WORK REQUEST A.
Answer these questions using the text on the ECHO framework below:
(i) What does MEHG stand for?
(ii) What do agents do first under the Link-then-Bind strategy?
(iii) With which model does ECHO achieve a 7.3% gain in average event mention F1?
WORK REQUEST B. Pick up the text on the ECHO framework where it stops and continue it.

EXTRACTED TEXT.
━━━━━━
ECHO: Event-Centric Hypergraph Operations via Multi-Agent Collaboration for Multimedia Event Extraction

TL;DR

ECHO (Event-Centric Hypergraph Operations), a multi-agent framework that iteratively refines a shared Multimedia Event Hypergraph (MEHG), which serves as an explicit intermediate structure for multimodal event hypotheses and introduces a Link-then-Bind strategy that enforces deferred commitment.

Abstract

Multimedia Event Extraction (M2E2) involves extracting structured event records from both textual and visual content. Existing approaches, ranging from specialized architectures to direct Large Language Model (LLM) prompting, typically rely on a linear, end-to-end generation and thus suffer from cascading errors: early cross-modal misalignments often corrupt downstream role assignment under strict grounding constraints. We propose ECHO (Event-Centric Hypergraph Operations), a multi-agent framework that iteratively refines a shared Multimedia Event Hypergraph (MEHG), which serves as an explicit intermediate structure for multimodal event hypotheses. Unlike dialogue-centric frameworks, ECHO coordinates specialized agents by applying atomic hypergraph operations to the MEHG. Furthermore, we introduce a Link-then-Bind strategy that enforces deferred commitment: agents first identify relevant arguments and only then determine their precise roles, mitigating incorrect grounding and limiting error propagation. Extensive experiments on the M2E2 benchmark show that ECHO significantly outperforms the state-of-the-art (SOTA) : with Qwen3-32B, it achieves a 7.3% and 15.5% improvement in average event mention and argument role F1, respectively.
━━━━━━
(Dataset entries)
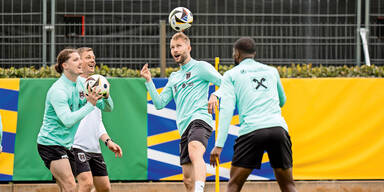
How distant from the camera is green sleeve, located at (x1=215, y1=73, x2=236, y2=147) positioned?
590cm

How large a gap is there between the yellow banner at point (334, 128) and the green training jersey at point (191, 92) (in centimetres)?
236

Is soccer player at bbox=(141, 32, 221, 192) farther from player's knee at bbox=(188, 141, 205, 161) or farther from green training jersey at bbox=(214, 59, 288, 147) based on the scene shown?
green training jersey at bbox=(214, 59, 288, 147)

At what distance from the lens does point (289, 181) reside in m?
5.96


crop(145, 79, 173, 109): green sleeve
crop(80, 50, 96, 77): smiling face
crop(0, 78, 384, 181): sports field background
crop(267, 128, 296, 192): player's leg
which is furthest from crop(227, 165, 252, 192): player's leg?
crop(0, 78, 384, 181): sports field background

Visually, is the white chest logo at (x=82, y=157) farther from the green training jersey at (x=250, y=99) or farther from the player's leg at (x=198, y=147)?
the green training jersey at (x=250, y=99)

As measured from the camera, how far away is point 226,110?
5898 millimetres

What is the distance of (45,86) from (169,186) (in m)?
2.54

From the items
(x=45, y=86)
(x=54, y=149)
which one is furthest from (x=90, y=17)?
(x=54, y=149)

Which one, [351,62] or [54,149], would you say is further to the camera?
[351,62]

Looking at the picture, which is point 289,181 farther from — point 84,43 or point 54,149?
point 84,43

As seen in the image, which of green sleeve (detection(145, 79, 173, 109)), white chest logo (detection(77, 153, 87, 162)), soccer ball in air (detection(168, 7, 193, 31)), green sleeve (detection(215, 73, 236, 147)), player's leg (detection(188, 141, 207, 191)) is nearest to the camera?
green sleeve (detection(215, 73, 236, 147))

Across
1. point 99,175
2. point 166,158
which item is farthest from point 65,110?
point 166,158

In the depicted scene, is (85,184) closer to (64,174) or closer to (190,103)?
(64,174)

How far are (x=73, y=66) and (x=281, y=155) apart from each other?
266 centimetres
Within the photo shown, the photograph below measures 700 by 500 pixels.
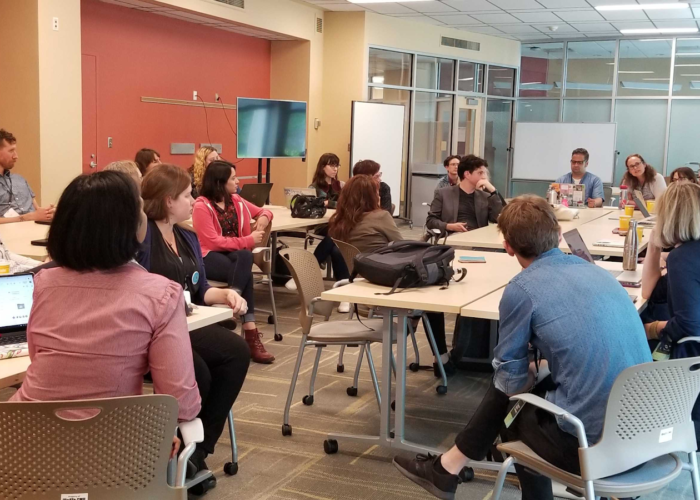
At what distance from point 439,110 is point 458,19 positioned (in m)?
1.90

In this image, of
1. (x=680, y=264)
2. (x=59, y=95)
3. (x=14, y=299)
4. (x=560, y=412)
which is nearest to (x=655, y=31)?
→ (x=59, y=95)

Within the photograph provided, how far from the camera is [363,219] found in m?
5.23

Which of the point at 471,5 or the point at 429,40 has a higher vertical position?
the point at 471,5

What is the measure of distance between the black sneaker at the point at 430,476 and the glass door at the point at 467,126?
1117 centimetres

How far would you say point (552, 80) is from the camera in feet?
47.8

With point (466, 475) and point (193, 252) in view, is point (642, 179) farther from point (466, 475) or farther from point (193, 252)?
point (193, 252)

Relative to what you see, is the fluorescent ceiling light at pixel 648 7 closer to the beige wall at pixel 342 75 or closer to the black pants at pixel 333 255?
the beige wall at pixel 342 75

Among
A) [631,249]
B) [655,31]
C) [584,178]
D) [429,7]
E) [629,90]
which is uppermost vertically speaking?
[655,31]

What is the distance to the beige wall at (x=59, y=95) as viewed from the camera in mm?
7000

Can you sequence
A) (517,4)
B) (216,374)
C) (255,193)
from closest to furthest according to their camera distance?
(216,374)
(255,193)
(517,4)

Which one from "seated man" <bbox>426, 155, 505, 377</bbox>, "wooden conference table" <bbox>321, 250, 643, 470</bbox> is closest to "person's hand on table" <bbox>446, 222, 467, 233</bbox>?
"seated man" <bbox>426, 155, 505, 377</bbox>

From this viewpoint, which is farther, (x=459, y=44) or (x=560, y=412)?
(x=459, y=44)

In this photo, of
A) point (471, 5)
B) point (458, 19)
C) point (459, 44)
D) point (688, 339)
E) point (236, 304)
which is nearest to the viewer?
point (688, 339)

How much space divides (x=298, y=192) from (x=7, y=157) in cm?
255
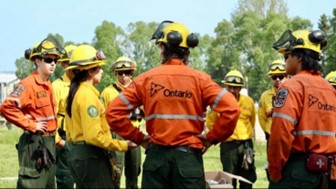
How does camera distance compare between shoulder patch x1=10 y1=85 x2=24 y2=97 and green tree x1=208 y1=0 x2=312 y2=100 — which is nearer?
shoulder patch x1=10 y1=85 x2=24 y2=97

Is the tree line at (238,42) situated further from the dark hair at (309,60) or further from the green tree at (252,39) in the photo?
the dark hair at (309,60)

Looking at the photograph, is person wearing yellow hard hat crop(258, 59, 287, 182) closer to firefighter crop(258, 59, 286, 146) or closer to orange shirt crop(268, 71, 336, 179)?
firefighter crop(258, 59, 286, 146)

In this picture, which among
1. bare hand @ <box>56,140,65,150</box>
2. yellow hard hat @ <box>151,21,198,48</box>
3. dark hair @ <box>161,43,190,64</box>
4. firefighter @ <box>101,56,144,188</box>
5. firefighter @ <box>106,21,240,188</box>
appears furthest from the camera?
firefighter @ <box>101,56,144,188</box>

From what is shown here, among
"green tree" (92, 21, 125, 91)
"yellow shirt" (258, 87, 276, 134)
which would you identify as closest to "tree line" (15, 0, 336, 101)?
"green tree" (92, 21, 125, 91)

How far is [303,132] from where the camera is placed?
4844 millimetres

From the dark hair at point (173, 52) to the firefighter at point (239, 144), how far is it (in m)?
3.63

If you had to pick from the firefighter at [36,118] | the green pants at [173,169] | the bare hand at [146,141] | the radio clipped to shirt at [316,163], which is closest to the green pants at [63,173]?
the firefighter at [36,118]

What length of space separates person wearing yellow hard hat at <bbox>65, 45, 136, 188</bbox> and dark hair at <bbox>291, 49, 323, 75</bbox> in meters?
1.73

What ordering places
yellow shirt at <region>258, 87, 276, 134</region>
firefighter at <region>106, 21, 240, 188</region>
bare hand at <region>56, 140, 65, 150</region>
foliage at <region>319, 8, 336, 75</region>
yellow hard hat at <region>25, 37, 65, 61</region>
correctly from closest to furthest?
firefighter at <region>106, 21, 240, 188</region>
yellow hard hat at <region>25, 37, 65, 61</region>
bare hand at <region>56, 140, 65, 150</region>
yellow shirt at <region>258, 87, 276, 134</region>
foliage at <region>319, 8, 336, 75</region>

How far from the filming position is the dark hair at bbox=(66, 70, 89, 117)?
559 centimetres

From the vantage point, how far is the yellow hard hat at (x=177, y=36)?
503cm

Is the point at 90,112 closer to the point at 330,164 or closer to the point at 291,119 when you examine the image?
the point at 291,119

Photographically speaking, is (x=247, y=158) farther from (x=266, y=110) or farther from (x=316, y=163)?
(x=316, y=163)

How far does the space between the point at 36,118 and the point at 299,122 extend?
10.1 feet
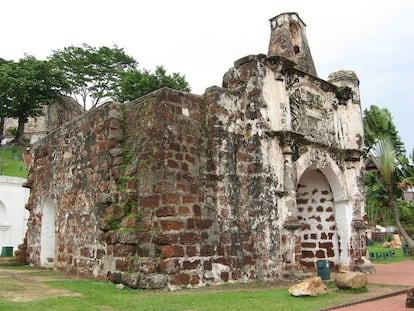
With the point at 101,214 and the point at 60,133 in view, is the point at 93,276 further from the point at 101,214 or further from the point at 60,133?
the point at 60,133

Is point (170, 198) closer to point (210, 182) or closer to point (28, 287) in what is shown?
point (210, 182)

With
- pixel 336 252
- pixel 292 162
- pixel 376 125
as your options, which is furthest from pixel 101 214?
Answer: pixel 376 125

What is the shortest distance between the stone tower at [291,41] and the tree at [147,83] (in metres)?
14.8

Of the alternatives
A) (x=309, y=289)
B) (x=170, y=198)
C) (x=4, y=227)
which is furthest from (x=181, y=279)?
(x=4, y=227)

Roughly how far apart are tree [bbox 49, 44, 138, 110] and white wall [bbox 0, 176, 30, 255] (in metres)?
13.2

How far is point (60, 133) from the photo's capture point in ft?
38.7

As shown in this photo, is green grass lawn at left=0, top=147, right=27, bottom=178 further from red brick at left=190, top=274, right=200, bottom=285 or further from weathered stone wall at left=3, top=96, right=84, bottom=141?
red brick at left=190, top=274, right=200, bottom=285

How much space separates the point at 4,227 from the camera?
23.8 metres

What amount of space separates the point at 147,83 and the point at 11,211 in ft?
34.9

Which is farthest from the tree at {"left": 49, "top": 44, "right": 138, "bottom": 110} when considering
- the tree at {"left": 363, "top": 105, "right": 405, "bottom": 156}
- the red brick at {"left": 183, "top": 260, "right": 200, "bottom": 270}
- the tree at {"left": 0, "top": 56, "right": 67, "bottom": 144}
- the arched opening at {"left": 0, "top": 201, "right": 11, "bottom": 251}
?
the red brick at {"left": 183, "top": 260, "right": 200, "bottom": 270}

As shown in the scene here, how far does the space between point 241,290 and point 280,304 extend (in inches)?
59.5

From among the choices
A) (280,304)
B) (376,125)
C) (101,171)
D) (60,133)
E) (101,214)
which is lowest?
(280,304)

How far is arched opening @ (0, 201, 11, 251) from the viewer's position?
78.1ft

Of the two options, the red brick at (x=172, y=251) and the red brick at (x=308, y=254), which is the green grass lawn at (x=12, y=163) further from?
the red brick at (x=172, y=251)
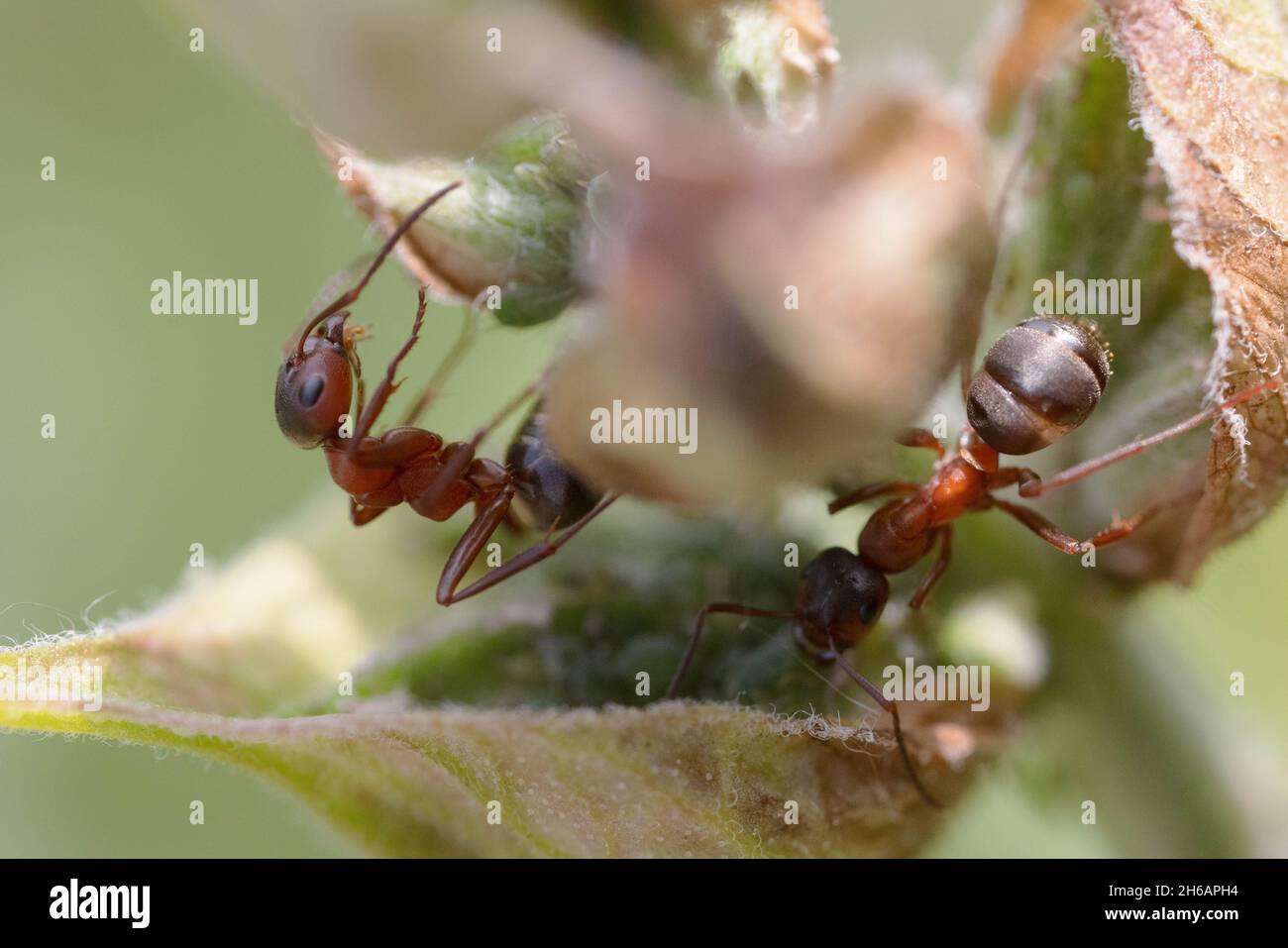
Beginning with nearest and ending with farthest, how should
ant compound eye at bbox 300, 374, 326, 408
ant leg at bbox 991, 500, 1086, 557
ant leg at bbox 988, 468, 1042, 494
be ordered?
ant compound eye at bbox 300, 374, 326, 408
ant leg at bbox 991, 500, 1086, 557
ant leg at bbox 988, 468, 1042, 494

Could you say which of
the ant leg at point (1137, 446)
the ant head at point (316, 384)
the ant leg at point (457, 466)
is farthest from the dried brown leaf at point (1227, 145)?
the ant head at point (316, 384)

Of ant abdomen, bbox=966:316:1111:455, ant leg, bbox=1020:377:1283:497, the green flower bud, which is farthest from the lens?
ant abdomen, bbox=966:316:1111:455

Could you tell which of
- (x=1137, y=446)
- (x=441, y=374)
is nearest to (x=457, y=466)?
(x=441, y=374)

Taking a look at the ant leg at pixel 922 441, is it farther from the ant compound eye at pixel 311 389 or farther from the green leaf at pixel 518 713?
the ant compound eye at pixel 311 389

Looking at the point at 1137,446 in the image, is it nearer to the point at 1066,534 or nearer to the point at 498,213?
the point at 1066,534

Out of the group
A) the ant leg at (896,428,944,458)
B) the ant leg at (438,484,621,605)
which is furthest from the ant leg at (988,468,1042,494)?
the ant leg at (438,484,621,605)

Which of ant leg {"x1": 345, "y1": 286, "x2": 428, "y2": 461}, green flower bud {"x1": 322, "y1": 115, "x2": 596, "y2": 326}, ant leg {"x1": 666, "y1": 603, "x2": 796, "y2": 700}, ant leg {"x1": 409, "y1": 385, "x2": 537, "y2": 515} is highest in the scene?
green flower bud {"x1": 322, "y1": 115, "x2": 596, "y2": 326}

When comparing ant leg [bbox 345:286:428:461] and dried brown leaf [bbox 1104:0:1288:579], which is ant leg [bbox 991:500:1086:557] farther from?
ant leg [bbox 345:286:428:461]

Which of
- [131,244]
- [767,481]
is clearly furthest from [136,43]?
[767,481]
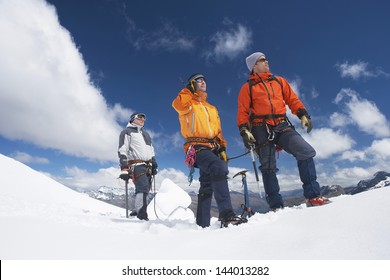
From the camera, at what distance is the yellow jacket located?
5.84m

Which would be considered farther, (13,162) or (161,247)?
(13,162)

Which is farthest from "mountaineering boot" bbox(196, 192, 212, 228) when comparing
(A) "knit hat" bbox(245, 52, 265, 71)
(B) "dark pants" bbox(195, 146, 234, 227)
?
(A) "knit hat" bbox(245, 52, 265, 71)

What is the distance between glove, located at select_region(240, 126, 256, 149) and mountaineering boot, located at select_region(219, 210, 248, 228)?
5.03 feet

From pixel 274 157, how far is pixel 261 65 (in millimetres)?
2043

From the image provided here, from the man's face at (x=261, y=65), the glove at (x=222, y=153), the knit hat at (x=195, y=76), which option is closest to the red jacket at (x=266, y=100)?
the man's face at (x=261, y=65)

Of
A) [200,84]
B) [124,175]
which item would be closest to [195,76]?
[200,84]

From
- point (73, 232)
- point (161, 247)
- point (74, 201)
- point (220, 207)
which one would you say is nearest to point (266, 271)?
point (161, 247)

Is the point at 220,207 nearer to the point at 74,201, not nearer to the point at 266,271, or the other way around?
the point at 266,271

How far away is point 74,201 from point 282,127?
11.7m

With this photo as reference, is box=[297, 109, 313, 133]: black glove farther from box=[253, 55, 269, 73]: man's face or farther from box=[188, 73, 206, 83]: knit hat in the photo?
box=[188, 73, 206, 83]: knit hat

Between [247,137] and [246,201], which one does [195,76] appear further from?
[246,201]

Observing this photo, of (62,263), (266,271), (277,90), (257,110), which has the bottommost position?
(266,271)

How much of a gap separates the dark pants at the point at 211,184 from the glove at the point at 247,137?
0.67 meters

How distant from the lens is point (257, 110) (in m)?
6.06
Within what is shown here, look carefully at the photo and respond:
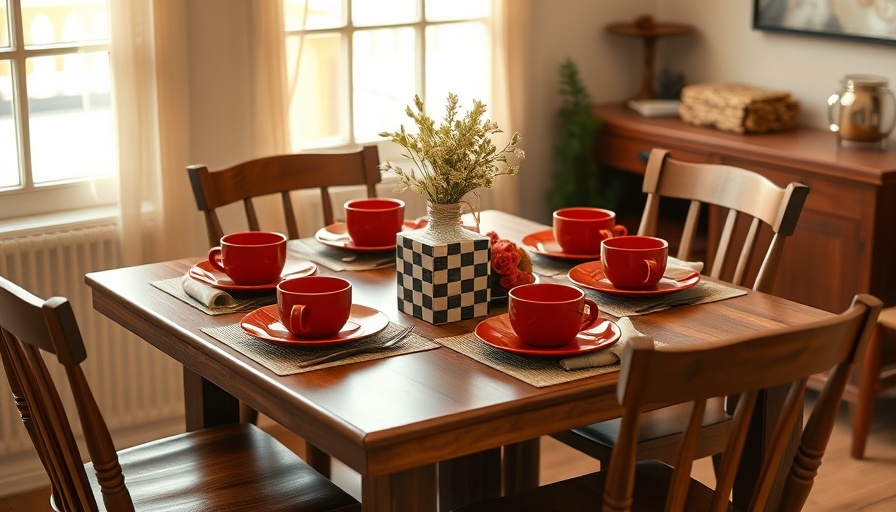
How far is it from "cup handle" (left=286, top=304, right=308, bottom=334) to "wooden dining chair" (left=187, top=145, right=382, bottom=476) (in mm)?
809

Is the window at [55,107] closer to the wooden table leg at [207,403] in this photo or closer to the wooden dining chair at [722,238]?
the wooden table leg at [207,403]

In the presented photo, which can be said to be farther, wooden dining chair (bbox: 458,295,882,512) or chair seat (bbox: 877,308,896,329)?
chair seat (bbox: 877,308,896,329)

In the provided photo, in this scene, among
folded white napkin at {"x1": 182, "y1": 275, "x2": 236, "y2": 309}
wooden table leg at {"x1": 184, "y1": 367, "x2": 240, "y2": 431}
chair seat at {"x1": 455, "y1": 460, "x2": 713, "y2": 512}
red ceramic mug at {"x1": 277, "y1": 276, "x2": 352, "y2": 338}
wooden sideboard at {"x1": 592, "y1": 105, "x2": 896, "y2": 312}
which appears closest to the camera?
red ceramic mug at {"x1": 277, "y1": 276, "x2": 352, "y2": 338}

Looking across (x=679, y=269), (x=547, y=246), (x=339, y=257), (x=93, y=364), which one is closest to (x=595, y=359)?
(x=679, y=269)

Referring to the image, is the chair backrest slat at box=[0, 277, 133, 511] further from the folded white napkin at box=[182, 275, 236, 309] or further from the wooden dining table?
the folded white napkin at box=[182, 275, 236, 309]

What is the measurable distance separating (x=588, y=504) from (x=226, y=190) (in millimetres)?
1167

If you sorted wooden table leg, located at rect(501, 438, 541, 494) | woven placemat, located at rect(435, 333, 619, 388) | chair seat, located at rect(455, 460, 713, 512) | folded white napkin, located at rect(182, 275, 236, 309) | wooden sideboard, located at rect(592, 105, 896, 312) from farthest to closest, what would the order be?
wooden sideboard, located at rect(592, 105, 896, 312) → wooden table leg, located at rect(501, 438, 541, 494) → folded white napkin, located at rect(182, 275, 236, 309) → chair seat, located at rect(455, 460, 713, 512) → woven placemat, located at rect(435, 333, 619, 388)

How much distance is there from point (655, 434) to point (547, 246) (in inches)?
17.7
━━━━━━
EXPECTED ANSWER A.
(i) Multimedia Event Hypergraph
(ii) They identify relevant arguments.
(iii) Qwen3-32B

EXPECTED ANSWER B.
Paper Structure (62 sections, 3 equations, 5 figures, 13 tables)

This paper contains 62 sections, 3 equations, 5 figures, 13 tables.

Figures (5)

  • Figure 1: Argument Role F1 performance on the M2E2 benchmark WASE using direct prompting. Text-only LLMs utilize Qwen3-VL-8B-Thinking to generate visual descriptions as additional input, while LVLMs process images directly. The SOTA model X-MTL X-MTL and our proposed ECHO are included for reference.
  • Figure 2: Overview of ECHO. Blue vertices are text entity mentions (surface spans in $T$) and green vertices are image object regions (bounding boxes in $I$); large circles are event hyperedges. Given $D=(T,I)$, Stage I constructs the vertex inventory and initializes an edge-free MEHG; Stage II agents negotiate MEHG updates via auditable atomic operations; Stage III performs role binding and consolidation/normalization to produce schema-consistent event predictions.
  • Figure 3: F1 comparison of Direct prompting, MetaGPT-style multi-agent baseline, and ECHO on M2E2 across textual, visual, and multimedia settings.
  • Figure 4: Ablation on the multimedia setting of M2E2. We report F1 for EM and AR with three backbones.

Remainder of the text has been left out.